The control of fire spreading
is a research challenge.

The impact of the fire in the environment makes essential the study and analysis of fire spread with the goal of designing new tools that help to mitigate the wildfire expansion and, as a consequence, their effects. In this work we introduce a platform to deploy an algorithm, based on Ant Colony Optimization, to determine the best plan to attack fire focus. The framework is based on a theoretical model that allows us to represent the main elements of the environment in which fire evolves. The tool provides a visualisation component to model realistic landscapes.

User interface

Forest model



It is well known the wide spectrum, diversity and extension of the existing wooded areas. Therefore, it is usual that these areas are composed by several species of trees, brushwood and other geographical elements such as mountains, rivers and grasslands. The user can model the forest in regions which include information related to the most relevant characteristics of the land, such as the vegetation volume, humidity, temperature, elevation, inclination and probability of fire propagation.

Wildfire model



In this work, due to the features of our approach, we have applied a model based on cellular automata (CA) in which all the factors affecting the forest fire spreading can easily be incorporated. The model leads to algorithms which can exploit the inherent parallelism of the CA structure. Cellular automata consist of a grid of cells These cells are in a specific state that changes over time on the basis of its neighbors states and a function. Despite the simplicity of this structure, it allows to model complex systems. The simulation of the wildfire corresponds to the evolution of the states of the regions define in the considered surface along the time.

Experiments

In order to analyse both the usability and accuracy of the developed algorithm, several surfaces have been modelled. The first surface consists of a grid of 25x25 regions. The size of this surface is equivalent to almost 9 soccer fields. The second surface consists of a grid of 50x50 regions, which approximately represents an area 4 times larger than the gardens of Versalles. The last modelled surface consists of a grid of 100x100 regions, having a total extension nearly double of Vatican City.

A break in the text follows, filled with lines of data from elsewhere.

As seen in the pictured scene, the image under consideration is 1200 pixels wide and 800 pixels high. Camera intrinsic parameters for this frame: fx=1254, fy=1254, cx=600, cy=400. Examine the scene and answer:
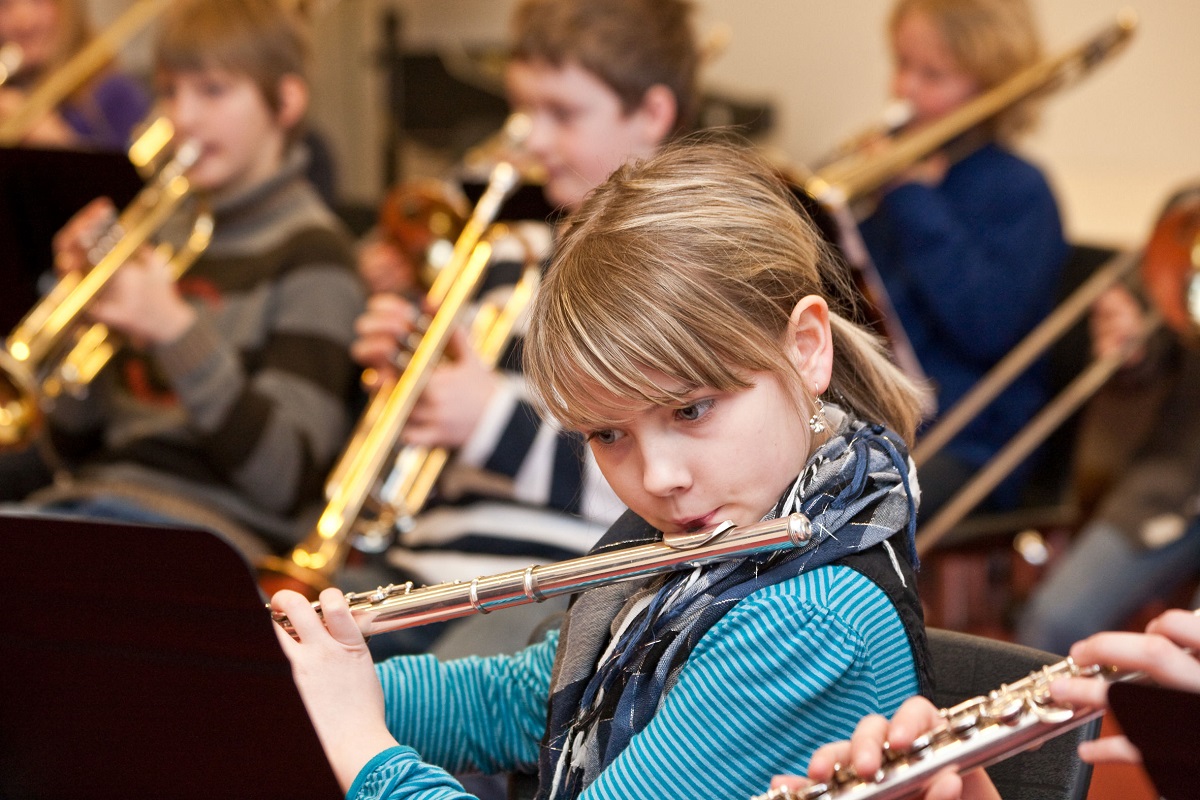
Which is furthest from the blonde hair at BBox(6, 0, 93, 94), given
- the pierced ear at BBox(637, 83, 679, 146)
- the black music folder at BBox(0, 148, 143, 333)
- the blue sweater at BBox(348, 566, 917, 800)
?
the blue sweater at BBox(348, 566, 917, 800)

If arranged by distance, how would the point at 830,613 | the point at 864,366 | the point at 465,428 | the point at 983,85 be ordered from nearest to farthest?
the point at 830,613 → the point at 864,366 → the point at 465,428 → the point at 983,85

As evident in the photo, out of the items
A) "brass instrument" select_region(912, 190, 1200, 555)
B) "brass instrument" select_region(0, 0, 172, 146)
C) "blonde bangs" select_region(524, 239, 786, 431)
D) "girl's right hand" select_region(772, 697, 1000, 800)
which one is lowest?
"brass instrument" select_region(912, 190, 1200, 555)

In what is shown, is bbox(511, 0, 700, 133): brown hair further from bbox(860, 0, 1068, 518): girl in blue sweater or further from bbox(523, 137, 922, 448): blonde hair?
bbox(523, 137, 922, 448): blonde hair

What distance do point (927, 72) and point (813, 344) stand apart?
4.37ft

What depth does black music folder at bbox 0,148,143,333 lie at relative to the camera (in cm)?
151

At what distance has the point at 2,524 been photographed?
733 mm

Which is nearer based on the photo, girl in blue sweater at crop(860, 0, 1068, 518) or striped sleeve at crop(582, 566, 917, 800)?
striped sleeve at crop(582, 566, 917, 800)

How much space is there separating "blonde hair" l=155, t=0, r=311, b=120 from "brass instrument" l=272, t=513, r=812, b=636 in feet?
3.59

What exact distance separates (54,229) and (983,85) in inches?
53.7

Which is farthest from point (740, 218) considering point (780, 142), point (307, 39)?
point (780, 142)

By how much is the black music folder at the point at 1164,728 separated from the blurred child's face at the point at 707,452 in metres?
0.27

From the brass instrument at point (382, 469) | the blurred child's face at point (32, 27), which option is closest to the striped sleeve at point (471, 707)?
the brass instrument at point (382, 469)

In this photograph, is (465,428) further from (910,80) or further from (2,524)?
(910,80)

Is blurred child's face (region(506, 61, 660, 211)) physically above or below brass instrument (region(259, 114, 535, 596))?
above
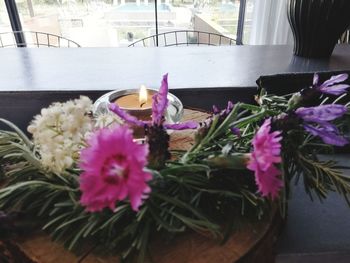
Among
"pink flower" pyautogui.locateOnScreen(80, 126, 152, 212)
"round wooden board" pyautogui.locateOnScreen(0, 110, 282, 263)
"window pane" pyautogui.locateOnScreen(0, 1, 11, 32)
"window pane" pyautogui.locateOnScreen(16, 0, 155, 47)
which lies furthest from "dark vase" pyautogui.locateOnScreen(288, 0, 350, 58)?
"window pane" pyautogui.locateOnScreen(0, 1, 11, 32)

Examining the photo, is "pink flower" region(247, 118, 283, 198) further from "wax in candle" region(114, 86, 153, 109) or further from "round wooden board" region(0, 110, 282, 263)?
"wax in candle" region(114, 86, 153, 109)

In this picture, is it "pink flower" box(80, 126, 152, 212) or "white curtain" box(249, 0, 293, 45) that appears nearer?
"pink flower" box(80, 126, 152, 212)

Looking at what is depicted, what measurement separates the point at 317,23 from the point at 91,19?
1817 mm

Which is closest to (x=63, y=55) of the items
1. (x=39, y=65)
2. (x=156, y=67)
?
(x=39, y=65)

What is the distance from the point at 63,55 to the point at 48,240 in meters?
1.08

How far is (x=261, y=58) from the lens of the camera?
1375 millimetres

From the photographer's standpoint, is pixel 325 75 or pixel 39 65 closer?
pixel 325 75

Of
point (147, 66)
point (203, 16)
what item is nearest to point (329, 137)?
point (147, 66)

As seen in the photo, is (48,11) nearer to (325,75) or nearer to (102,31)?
(102,31)

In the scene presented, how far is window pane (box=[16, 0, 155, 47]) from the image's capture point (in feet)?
7.97

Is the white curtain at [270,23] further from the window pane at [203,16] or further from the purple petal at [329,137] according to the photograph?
the purple petal at [329,137]

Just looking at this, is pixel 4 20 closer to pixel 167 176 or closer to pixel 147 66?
pixel 147 66

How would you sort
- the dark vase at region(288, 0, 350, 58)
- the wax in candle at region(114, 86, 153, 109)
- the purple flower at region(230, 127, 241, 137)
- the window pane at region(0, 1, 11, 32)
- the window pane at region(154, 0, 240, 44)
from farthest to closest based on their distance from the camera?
the window pane at region(154, 0, 240, 44) < the window pane at region(0, 1, 11, 32) < the dark vase at region(288, 0, 350, 58) < the wax in candle at region(114, 86, 153, 109) < the purple flower at region(230, 127, 241, 137)

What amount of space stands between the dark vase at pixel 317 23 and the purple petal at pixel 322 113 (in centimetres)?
90
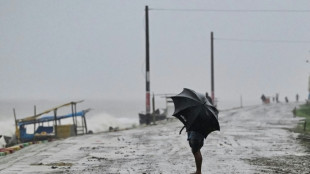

As a conclusion, increasing the number of ants executed in these modelled surfaces provides better solutions than using a low number of ants. This is mainly caused because increasing the number of executed ants also increases the probability of finding the best solution.When using a low number of ants, the solution can be improved by increasing the number of iterations. In some cases, using the maximum values for the number of ants and iterations may provide a slight improvement in the solution, which is more noticeable in large surfaces.

Available source code

The project has an open source license.